2015年(平成27年10月)8号
発行所:株式会社 山田養蜂場 http://www.3838.com/ 編集:ⓒリトルヘブン編集室
〒880-0804 宮崎県宮崎市宮田町10-22-203
イタリア料理シェフ桑原研郎
ゴルゴンゾーラの
クリームソース ペンネ
グラナ・パダーノを摺り下ろして盛り付けた「ゴルゴンゾーラのクリームソース ペンネ」
ワインが欲しくなる イタリア青カビチーズの塩気
|「私には馴染みのない食材だが、ゴルゴンゾーラはイタリアを代表する青カビチーズとして知られ、世界3大チーズの一つなのだ。どんな料理が出てくるのかと期待して、イタリア料理シェフ桑原研郎さんの店に出かけた。
|「ゴルゴンゾーラには2種類あって、人気のドルチェはまろやかだけど、めったに売ってないんです。そこで今回は、手に入りやすいもう一つのピカンテを使います。ピカンテは[刺す]という意味らしいですね。名前の通り塩気の強いチーズなんですが、ハチミツの力を借りて [まろやか]という意味のドルチェに負けないクリームソースを作ろうということなんです」
|桑原シェフはチーズの説明をしながら、たっぷりの水が入った寸胴鍋を火に掛けた。「ソースはすぐできるので、ペンネを茹でる準備ができてから始めますね」と、のんびり構えている。
|店には19℃に設定された小ぶりのワインセラーが置いてあった。
|「昔は、赤ワインは常温でなんて言ってましたよね。今は自然派ワインというのが流行り出したんですけど、ブドウを無農薬で作って、瓶に詰める時も酸化防止剤を入れないワインなんです。そういうワインは常温に置いておくとコルクが破裂しちゃって、中で発酵してますからね。話が逸れてしまいました。今日の本題ですね。ハチミツを使うことで難しいのはやっぱり、甘過ぎちゃう危険性があることです。あっ、お湯が煮立ったのでペンネを茹でますね。11分です。11分というのはちょっと硬いですけど」
|桑原シェフは、寸胴鍋の煮立った湯に一つまみの塩を入れると、タイマーをセットして80グラムのペンネを茹で始めた。
|「さて、この間にソースを作ります。無塩バター10グラムをフライパンに溶かします。続いて、小さめに切ったゴルゴンゾーラピカンテ40グラムを加えて木ベラで押し潰します。火は止めますよ」
|火を止めたガス台の上で、フライパンのゴルゴンゾーラピカンテの固まりが残らないように丁寧に潰していく。
|「ピカンテがクリーム状態になったら、生クリーム40ccを加えます。ちょっと多い気もしますね。加熱はしません。分離が怖いです。全ての素材が分離する要素を孕んでるんで、チーズもバターも生クリームも。分離しちゃうと見た目が悪く食べたくないですよね。大事なのは火加減です。加熱し過ぎない。これにハチミツをスプーン一杯加えます」

• 抜粋データ:
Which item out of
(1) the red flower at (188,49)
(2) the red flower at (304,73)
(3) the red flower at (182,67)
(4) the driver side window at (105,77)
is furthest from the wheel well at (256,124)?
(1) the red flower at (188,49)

• 今回の課題:
• a. ゴルゴンゾーラのペンネの記事で、桑原シェフがフライパンのソースに入れる材料を、分量とあわせてすべて挙げてください。
• b. ゴルゴンゾーラのペンネの記事を、最後の文の続きから書いてください。
項目は解答に使わなくてかまいません。

• 最終解答:
• a.
無塩バター10グラム
ゴルゴンゾーラピカンテ40グラム
生クリーム40cc
ハチミツ スプーン一杯

• b.
|桑原シェフは、火を止めたままでフライパンのクリームソースにハチミツを加え、木ベラで丁寧に混ぜ続けている。「どうかな」と、小皿にとったソースを味見する。
|「ん、美味しい。すごく美味しい。良い感じです」
|桑原シェフは満足そうだ。バターを溶かす間に加熱しただけで、火は止めたままだ。
|「冷たいと美味しくないじゃないですか。パスタが熱を持ってますんで、フライパンに移す時ゆで汁も入るんですよ。ゆで汁とソースが合わさってソースなんです。パスタをフライパンに入れてから加熱するんで、ちょうど良いと思います。パスタのゆで汁とソースを合わせる意味もありますからね。水と油を合わせるには熱が必要ですから」
|話をしているうちに茹で上がったペンネを、フライパンのソースに移してからガス台の火を点け、強火にした。一気にペンネとソースを絡めていく。
|「ちょっとゆるいかな」。桑原シェフが首を軽く横に傾ける。「生クリームが多かったかな」。ペンネを盛り付けてからグラナ・パダーノを摺り下ろし、ブラックペパーを少し掛けた。
|歯応えのあるペンネに絡まってくるゴルゴンゾーラピカンテのクリームソース。塩気は強く感じるが、刺すような辛さではなくなっている。ハチミツ効果なのだろう、まろやかな深みのある塩気だ。皿が半分になった頃、数滴のハチミツをソースに垂らしてみた。
|「全然違うわ」と桑原シェフが驚いている。途端にまろやかさが増している。数滴のハチミツで塩気が遠のいたのだ。しかし、ピカンテの個性が無くなってしまった。甘みも塩気と同じように塩梅が難しい。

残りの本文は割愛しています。